Zugrunde gelegen hätten der Zusage mit dem Gesamtbetriebsrat vereinbarte "Richtlinien für die Individuelle Pensionszusage (IP)" von 1997, deren Anwendung auf leitende Angestellte mit dem Gesamtsprecherausschuss vereinbart worden sei. Die "Bedingungen 1996" seien Bestandteil dieser Richtlinien gewesen. Danach sei versorgungsberechtigten Mitarbeitern eine IP-Zusage zu erteilen, wenn nicht bestimmte Ausschlussgründe vorlagen. Hierzu sei ein standartisiertes Zusageschreiben nebst einem einheitlichen Merkblatt verwendet worden, Art und Voraussetzung der Versorgungsleistungen hätten sich aus den Bedingungen 1996 ergeben.

Abschließende Vorgaben zur Pensionshöhe seien dort nicht enthalten gewesen.
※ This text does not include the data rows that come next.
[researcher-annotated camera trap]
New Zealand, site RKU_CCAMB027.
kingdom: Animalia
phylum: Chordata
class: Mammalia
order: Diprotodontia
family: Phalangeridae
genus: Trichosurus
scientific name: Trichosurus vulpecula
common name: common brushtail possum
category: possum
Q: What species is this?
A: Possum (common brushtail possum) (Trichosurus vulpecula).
Unternehmensintern sei jedoch für leitende Angestellte der Vertragsgruppe OFK eine Bandbreite von (umgerechnet) 1.022,58 € bis 4.652,76 € vorgegeben worden, bei Neueinstellungen üblicherweise in Höhe von 1.278,23 € (= 2.500,-- DM). In diesem Rahmen sei auch dem Kläger gegenüber eine Pension zugesagt und arbeitgeberseitig festgelegt worden. Eine individuelle Verhandlung mit dem Kläger habe es insoweit nicht gegeben.
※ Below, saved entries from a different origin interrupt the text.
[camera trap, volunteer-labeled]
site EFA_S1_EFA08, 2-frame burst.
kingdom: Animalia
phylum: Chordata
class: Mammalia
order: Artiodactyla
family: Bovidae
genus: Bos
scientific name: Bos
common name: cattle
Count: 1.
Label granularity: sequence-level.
Zum 01.10.2004 sei die bisherige IP-Versorgung durch die "Beitragsorientierte D Altersversorgung SBS (BSAV SBS) für Mitarbeiter im ÜT-Kreis (mit Versorgungsanwartschaften nach IP)" vom 09.06.2004 abgelöst worden, die durch entsprechende Vereinbarungen mit dem Gesamtsprecherausschuss ebenso für Mitarbeiter des Leitungskreises eingeführt worden sei. Erworbene Besitzstände nach den IP-Richtlinien seien kollektivrechtlich auf der Grundlage der "Regelungen für den Übergang in die BSAV SBS für Mitarbeiter des Leitungskreises" vom 09.06.2004 in die BSAV SBS überführt worden. Dabei sei zusätzlich die Option geschaffen worden, im Leistungsfall eine zusätzliche Kapitalzahlung nach Maßgabe der BSAV SBS in Anspruch nehmen zu können. Insgesamt habe der Übergang zu einer Verbesserung der Versorgungsleistungen für den Kläger geführt, wozu die Beklaget weiter ausführt. Jedenfalls sei ausgeschlossen gewesen, dass es zu einer Verschlechterung kommen könne.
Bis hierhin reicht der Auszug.